Brown: We Must Protect Our National Security and Economy from Foreign Adversaries

WASHINGTON, D.C. — U.S. Sen. Sherrod Brown (D-OH), Chairman of the U.S. Senate Committee on Banking, Housing, and Urban Affairs, delivered the following opening statement at today’s hearing entitled “Examining Outbound Investment.”

Sen. Brown’s remarks, as prepared for delivery, follow:

Earlier this year Secretary of State Antony Blinken said that, “Beijing wants to put itself at the center of global innovation and manufacturing, increase other countries’ technological dependence, and then use that dependence to impose its foreign policy preference.

“And Beijing is going to great lengths to win this contest.”

It is critical that the Administration has the tools it needs to protect our national security.

And this Committee has played a key role. We’ve done that through export controls that restrict the flow of sensitive technology.

And we’ve done that through the screening of foreign direct investment into the U.S., to guard against adversaries accessing our technology or critical infrastructure capabilities.

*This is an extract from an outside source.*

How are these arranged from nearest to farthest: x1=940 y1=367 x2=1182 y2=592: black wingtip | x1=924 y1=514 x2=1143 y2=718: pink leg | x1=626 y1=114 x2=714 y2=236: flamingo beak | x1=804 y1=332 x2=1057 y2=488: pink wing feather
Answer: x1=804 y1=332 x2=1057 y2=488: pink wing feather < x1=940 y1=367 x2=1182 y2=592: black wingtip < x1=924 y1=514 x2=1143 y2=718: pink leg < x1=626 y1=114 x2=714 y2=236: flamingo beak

Four years ago, we enacted the Export Control Reform Act, known as ECRA, which provided permanent statutory authority for the U.S. government to regulate U.S. exports that have commercial and defense applications.

Those controls can apply to important technology, like semiconductors. They can apply to the way a technology is used, like military intelligence. And they can apply to who uses it, like a Chinese quantum computing company.

Along with ECRA, we also passed the Foreign Investment Risk Review Modernization Act, known as FIRRMA. 

That law strengthened and expanded the jurisdiction of the Committee on Foreign Investment in the United States, known as CFIUS, that reviews foreign investments, like mergers or acquisitions, of U.S. businesses.

We passed these bipartisan laws, because we all recognize the importance of maintaining U.S. technological leadership, and the need to protect that leadership.

We know that threats to our national security are evolving. We also know that our adversaries will use any means they can to close the gaps between our technological capabilities and theirs – without much care to how legal their tactics are.

What we don’t know is to what degree U.S. investments are helping them close those gaps.

U.S. investments – whether from a venture capitalist or pension fund – could wittingly or unwittingly support foreign technological investments that, in the words of our Secretary of State, could “increase other countries’ technological dependence, and then use that dependence to impose its foreign policy preference.’

We cannot let that happen.

It’s why policymakers have been examining the role that U.S. investments abroad are playing to enable foreign adversaries, as they develop technologies that could take away our technological edge and damage our national security.

Senators Casey and Cornyn introduced a bill designed to address these concerns by requiring notifications of certain investments, and enabling the President to prohibit others.

Without objection, I’d like to enter into the record letters of support for that bill – the first from Representatives Rosa DeLauro and Bill Pascrell, who introduced companion legislation in the House, and the second from the AFL-CIO, which supports that legislation.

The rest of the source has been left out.